Document Type : Review Articles


1 HIV/AIDS Virology, HIV/AIDS Research Center, Institute of Health, Shiraz University of Medical Sciences, Shiraz, Iran

2 HIV/AIDS Research Center, Institute of Health, Shiraz University of Medical Sciences, Shiraz, Iran

3 Department of Immunology, Shiraz Medical School, Shiraz University of Medical Sciences, Shiraz, Iran


Background: There are some debates about the possible unintended effects of genetically modified (GM) crops on consumer health. The gut microbiota plays an important role in maintaining the health of the host, especially in gastrointestinal diseases. The current review focuses on the studies with the aim of evaluating whether their outcomes indicate any adverse effects of feeding genetically modified (GM) crops on alteration and the count of gut microbiota.
Methods: A structured literature search was performed independently by three authors on Scopus, Web of Science, PubMed, and Embase on the 1st of July 2019. In total, 333 publications were obtained by the search strategy, which decreased to 306 after excluding the duplicates.
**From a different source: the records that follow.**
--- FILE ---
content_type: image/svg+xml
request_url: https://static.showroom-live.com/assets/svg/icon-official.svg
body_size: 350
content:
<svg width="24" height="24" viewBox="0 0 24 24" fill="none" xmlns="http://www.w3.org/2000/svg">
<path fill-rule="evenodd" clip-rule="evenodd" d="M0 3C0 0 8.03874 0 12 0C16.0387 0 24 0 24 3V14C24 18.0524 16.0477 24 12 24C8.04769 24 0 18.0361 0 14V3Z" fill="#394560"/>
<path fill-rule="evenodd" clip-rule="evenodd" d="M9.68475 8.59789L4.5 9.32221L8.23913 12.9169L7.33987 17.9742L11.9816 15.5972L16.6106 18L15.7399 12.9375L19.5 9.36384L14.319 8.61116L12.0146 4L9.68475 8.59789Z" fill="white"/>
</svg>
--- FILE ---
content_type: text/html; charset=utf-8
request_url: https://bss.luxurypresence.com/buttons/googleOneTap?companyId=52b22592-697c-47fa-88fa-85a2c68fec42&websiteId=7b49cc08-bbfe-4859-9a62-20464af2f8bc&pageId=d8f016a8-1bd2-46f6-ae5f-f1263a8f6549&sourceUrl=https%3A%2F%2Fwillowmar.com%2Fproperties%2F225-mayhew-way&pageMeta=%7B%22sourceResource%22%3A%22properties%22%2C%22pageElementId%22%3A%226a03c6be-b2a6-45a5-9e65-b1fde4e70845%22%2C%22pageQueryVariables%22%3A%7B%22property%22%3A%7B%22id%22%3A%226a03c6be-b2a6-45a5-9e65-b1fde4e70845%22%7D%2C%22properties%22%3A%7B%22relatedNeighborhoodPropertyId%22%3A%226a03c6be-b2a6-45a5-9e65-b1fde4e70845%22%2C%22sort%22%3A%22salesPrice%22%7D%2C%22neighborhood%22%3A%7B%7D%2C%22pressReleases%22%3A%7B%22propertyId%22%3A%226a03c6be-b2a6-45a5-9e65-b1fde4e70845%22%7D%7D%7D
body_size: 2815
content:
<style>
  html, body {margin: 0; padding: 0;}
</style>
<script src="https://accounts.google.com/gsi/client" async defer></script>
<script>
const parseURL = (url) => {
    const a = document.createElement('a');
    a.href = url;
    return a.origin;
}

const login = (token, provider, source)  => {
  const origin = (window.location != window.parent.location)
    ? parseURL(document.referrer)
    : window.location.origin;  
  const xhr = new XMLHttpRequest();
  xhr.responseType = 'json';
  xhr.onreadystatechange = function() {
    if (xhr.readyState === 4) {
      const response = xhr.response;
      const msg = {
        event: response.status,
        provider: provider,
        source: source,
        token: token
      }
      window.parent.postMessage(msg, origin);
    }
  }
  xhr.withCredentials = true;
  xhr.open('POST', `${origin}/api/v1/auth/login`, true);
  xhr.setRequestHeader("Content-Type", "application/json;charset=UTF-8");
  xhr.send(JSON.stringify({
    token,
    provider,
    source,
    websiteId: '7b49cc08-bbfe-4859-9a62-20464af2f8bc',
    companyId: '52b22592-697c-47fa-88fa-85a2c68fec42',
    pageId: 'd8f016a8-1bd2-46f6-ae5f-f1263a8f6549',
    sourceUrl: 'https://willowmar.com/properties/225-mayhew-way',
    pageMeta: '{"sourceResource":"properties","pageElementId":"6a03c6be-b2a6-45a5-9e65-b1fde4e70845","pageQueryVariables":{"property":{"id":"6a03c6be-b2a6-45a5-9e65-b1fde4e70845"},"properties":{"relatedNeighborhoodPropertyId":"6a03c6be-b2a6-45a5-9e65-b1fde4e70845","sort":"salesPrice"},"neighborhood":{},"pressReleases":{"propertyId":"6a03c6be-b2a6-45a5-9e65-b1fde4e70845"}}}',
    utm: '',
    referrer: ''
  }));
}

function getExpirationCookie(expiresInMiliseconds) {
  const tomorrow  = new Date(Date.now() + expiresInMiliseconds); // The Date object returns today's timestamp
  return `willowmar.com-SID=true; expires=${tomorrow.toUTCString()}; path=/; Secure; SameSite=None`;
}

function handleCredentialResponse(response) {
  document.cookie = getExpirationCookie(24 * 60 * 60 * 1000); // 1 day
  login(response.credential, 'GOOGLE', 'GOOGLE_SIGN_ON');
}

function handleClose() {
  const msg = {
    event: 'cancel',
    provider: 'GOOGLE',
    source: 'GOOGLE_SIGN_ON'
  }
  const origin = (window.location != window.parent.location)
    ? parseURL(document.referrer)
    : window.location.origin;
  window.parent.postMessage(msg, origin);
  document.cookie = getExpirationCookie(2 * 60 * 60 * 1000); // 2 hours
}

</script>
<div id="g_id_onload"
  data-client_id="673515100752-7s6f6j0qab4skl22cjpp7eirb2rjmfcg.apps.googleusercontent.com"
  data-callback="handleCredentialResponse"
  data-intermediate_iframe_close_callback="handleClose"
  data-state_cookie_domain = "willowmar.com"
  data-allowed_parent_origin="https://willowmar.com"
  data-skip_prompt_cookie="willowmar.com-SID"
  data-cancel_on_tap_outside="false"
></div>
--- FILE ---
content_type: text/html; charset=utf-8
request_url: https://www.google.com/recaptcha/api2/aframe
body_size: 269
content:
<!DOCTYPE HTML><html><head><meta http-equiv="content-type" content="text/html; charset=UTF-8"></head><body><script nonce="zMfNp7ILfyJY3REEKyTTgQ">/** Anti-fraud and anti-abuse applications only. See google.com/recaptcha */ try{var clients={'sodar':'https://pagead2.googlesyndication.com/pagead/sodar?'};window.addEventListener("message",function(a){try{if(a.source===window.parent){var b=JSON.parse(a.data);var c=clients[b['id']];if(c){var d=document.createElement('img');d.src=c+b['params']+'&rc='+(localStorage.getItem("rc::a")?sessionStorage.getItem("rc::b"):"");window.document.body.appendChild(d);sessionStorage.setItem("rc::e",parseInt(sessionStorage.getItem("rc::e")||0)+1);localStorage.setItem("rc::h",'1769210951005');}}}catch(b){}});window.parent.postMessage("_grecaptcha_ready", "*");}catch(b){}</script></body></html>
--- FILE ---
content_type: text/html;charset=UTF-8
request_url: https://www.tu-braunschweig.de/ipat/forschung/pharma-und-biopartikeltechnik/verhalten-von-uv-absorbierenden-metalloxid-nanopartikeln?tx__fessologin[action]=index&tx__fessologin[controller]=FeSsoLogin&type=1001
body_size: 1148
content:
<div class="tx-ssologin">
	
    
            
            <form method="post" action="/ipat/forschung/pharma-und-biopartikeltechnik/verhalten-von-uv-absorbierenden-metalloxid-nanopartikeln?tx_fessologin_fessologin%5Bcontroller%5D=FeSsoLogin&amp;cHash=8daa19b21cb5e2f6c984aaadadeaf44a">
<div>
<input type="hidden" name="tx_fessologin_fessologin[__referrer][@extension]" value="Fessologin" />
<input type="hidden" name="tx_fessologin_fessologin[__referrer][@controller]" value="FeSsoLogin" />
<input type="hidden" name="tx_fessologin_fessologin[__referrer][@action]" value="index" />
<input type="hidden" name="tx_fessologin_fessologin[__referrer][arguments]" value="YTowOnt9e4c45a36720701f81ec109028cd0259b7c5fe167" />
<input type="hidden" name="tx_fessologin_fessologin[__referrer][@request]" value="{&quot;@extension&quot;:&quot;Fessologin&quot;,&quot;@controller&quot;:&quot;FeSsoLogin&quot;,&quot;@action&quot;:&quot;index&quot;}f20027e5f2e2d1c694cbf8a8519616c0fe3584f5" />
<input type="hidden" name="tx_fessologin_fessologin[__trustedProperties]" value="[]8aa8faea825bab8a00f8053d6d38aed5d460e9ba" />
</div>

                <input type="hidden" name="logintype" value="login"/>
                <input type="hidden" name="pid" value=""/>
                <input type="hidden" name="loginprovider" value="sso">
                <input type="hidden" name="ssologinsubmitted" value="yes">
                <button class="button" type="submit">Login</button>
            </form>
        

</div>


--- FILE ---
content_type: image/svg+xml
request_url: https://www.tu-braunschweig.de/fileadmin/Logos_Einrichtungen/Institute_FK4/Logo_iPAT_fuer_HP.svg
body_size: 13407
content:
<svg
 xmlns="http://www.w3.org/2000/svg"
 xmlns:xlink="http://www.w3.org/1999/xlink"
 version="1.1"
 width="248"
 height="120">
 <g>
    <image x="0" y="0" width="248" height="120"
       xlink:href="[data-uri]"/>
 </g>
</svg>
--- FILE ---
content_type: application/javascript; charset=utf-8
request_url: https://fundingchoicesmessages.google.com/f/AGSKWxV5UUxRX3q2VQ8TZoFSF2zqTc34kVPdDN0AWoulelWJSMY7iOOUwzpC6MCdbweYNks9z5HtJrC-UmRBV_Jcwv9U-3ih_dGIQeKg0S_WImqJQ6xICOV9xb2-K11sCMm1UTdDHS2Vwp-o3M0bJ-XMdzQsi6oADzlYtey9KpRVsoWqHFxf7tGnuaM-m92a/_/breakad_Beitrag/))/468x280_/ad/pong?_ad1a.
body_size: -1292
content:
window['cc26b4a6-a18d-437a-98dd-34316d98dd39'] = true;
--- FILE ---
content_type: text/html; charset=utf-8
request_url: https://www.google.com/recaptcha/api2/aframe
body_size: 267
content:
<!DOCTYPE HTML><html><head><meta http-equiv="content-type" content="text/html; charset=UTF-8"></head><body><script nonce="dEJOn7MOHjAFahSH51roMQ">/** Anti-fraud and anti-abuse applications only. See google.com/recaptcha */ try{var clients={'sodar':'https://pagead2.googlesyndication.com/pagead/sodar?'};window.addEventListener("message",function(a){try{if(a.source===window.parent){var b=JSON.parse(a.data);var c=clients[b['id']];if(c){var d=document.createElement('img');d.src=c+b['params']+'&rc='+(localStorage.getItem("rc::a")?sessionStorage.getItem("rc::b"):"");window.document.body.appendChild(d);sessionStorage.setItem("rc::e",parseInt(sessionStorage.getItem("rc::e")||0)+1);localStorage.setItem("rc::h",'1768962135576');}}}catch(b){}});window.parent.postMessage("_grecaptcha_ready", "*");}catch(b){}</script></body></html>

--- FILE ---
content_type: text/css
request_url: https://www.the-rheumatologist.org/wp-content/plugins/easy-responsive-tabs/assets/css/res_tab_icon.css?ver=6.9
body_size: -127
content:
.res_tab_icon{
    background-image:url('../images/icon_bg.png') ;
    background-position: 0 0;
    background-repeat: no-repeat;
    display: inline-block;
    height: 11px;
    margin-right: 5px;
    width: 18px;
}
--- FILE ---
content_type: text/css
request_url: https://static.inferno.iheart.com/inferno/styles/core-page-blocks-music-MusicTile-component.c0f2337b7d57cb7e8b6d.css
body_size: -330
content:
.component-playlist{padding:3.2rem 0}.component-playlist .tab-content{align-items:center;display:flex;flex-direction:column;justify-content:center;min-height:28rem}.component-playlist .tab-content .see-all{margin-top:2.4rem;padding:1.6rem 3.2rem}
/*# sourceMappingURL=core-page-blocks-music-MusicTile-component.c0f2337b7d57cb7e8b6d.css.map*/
Furthermore, experimental studies that have designed a control group and were written in English were included in the review. After reviewing the full texts, 16 studies were included. To access the quality of articles, we used the Cochrane checklist.
Results: Ten publications (62.5%) used 50% or more genetically modified (GM) diet in the treatment group. In 11 studies (68.7%), the duration of animal feeding was 90 days or more. There were no significant differences in the experimental and control groups of both male and female rats on the 90th day; it can be concluded that non-genetically modified (GM) and genetically modified (GM) rice diets did not cause any changes in the gut bacteria. Data analysis of different animal models showed that the most changes in the microbial flora were observed in the chicken and the least in the rat. In the studies in this review, all microbial isolates were anaerobic, and the Lactobacillus and Enterococcus families were common organisms.
Conclusion: Based on our literature review, we claim that there is not any significant difference in gut microbiota between the control group and the group with a transgenic diet. The mechanisms of the effects of genetically modified (GM) foods on the gut microbiota in animals should be explicated in future studies. Nevertheless, this study provides valuable information for research on genetically modified (GM) foods and whether they are useful or detrimental to human health.